Beginning October 19th, CTA has a whole week of events (some free and open to the public; some with ticket prices or by invitation only), many of those events tied to the publication of First Shooting Light : a lecture by Richard Louv (author of Last Child in the Woods: Saving Our Children from Nature-Deficit Disorder ), a celebratory dinner at The Dixon Gallery and Gardens, an exhibit of Riss' photography at the Ray and Baudoin Interior Design Studio, and the auctioning of special prints of Riss' work. For a full schedule of events and information on sponsorships, go to artsmemphis.org/cta.
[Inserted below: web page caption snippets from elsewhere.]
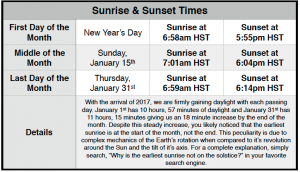 Sunrise and sunset times for Waimea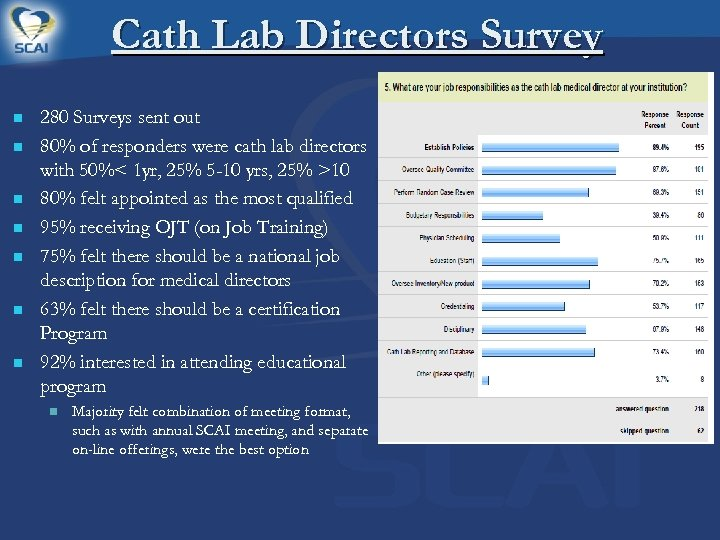 Cath Lab Directors Survey n n n n 280 Surveys sent out 80% of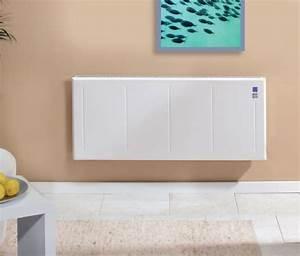 Elektrické topení na zeď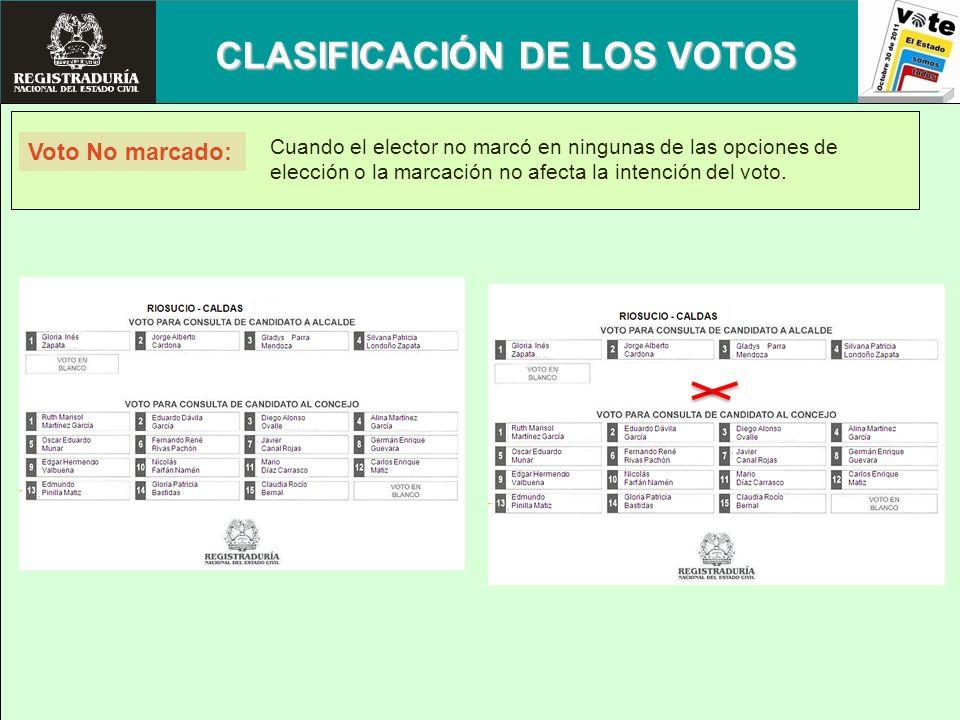 Voto No marcado: Cuando el elector no marcó en ningunas de las opciones de elección o la marcación no afecta la intención del voto. CLASIFICACIÓN DE L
But, for the time being, let Riss have the last word on the subject of Mid-South duck hunters and the land they love.
"These hunters . . . they're good people. They're wonderful people. They're committed to the sport of hunting and to their love of the land. They take great pride in hunting — how well they do it — but they're not paying lip serve to conservation. They truly love the land."
So too: Murray Riss.
"Ever since moving to Memphis to teach at the art college, I've been surprised — surprised I'm here at all and still here and surprised at the things I get to do," he says with a laugh. "Surprised too that when I return to Brooklyn – I've got family still there — my trips back get shorter and shorter. I've gotten to love Memphis, the South, and its people."
Shelf Life
The nickname mo is short for Mahatma, meaning, in Sanskrit, "Great Spirit," which Mo is. But Mo's more. In Mo Smells Red: A Scentsational Journey , a children's book for youngsters 2 and up, he was an inspiration. Ask author Margaret Hyde and graphic artist Amanda Giacomini.
Mo, you see, is a dog, Giacomini (Mo's owner) is the book's illustrator, and Mo Smells Red is the first in what promises to be a collection of children's books by Hyde, a native Memphian turned Southern Californian and the author already of Dreadlocks and the Three Slugs and the Great Art for Kids series.
What Mo discovers is all at the tip of his nose: a strawberry, a rose, fire, and, lastly, love. And thanks to the book's "Press-2-Smell" scent packets (an update on the scratch 'n' sniff idea), kids can have their own interactive adventures with the odoriferous as well.
Hyde's story line is charming and sweetly illustrated, but this isn't her only project these days. With help from the locally based Hyde Family Foundations and in con-junction with the National Civil Rights Museum, she's finished a documentary titled The Witness: From the Balcony of Room 306 , on the last days of Martin Luther King Jr. She also works with Writegirl, a mentoring program in Los Angeles County, and the New Visions Foundation, which provides educational op-portunities for children in California. The good works don't stop there: Proceeds from the sale of Mo Smells Red will go to the national humane group Best Friends Animal Society.